But let us see more specially what the apostle calls "the way of Cain." It is the way,
I. Of unbelief. Cain is the first specimen of an unbelieving man. His parents were sinners, but they believed. His brother was a sinner, but he believed. Cain is not an atheist, nor an altogether irreligious man. He owns a God, and brings his fruits to the altar. But he brings no lamb, no blood, nothing that speaks of death. He comes with no confession, no cry for mercy. He sees no need of the woman's seed, no danger from the serpent; no preciousness, and perhaps no truth, in the promise of the serpent's crushed head or Messiah's bruised heel. He takes Satan's side against God, not God's against Satan; for all unbelief is a siding with Satan against God. God is not to him the God of grace, nor the woman's seed the Saviour of the lost. He has a religion, but it is self-made, a human religion, something of his own; without Christ, or blood, or pardon. The love of God is to him mere indifference to sin. Rejection of God's religion, and of His Messiah,--this is "the way of Cain."
II. It is the way of apostasy. He turns his back on God, and will have none of Him. He is not like one of our dark heathen, ignorant of the true God. He knows Jehovah, and has heard His voice; but he turns away. He is an apostate (the first apostate) from the religion of his father; a scorner of the Messiah; he wants a Messiah of his own,--"a Christ that is to be"; not God's Christ, but man's. From what small beginnings apostasy springs.

---*---

REQUIRED TASKS:
[A] Render this sentence from the passage on the way of Cain into Spanish: "He owns a God, and brings his fruits to the altar."
[B] Set down the passage on the way of Cain word for word, from "II. It is the" to "beginnings apostasy springs.".
[C] For each statement, answer yes or no according to the passage on the way of Cain, and quote the words that decide it. (i) Cain's parents did not believe. (ii) Cain brings fruits to the altar but no lamb. (iii) Cain is described as the first apostate.

PROVIDED MATERIAL:
---*---

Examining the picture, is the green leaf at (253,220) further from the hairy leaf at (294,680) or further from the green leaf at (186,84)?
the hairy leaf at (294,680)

---*---

THE REPLIES:
[A] Reconoce a un Dios y lleva sus frutos al altar.

[B]
II. It is the way of apostasy. He turns his back on God, and will have none of Him. He is not like one of our dark heathen, ignorant of the true God. He knows Jehovah, and has heard His voice; but he turns away. He is an apostate (the first apostate) from the religion of his father; a scorner of the Messiah; he wants a Messiah of his own,--"a Christ that is to be"; not God's Christ, but man's. From what small beginnings apostasy springs.

[C]
(i) No: "His parents were sinners, but they believed."
(ii) Yes: "He owns a God, and brings his fruits to the altar. But he brings no lamb, no blood, nothing that speaks of death."
(iii) Yes: "He is an apostate (the first apostate) from the religion of his father"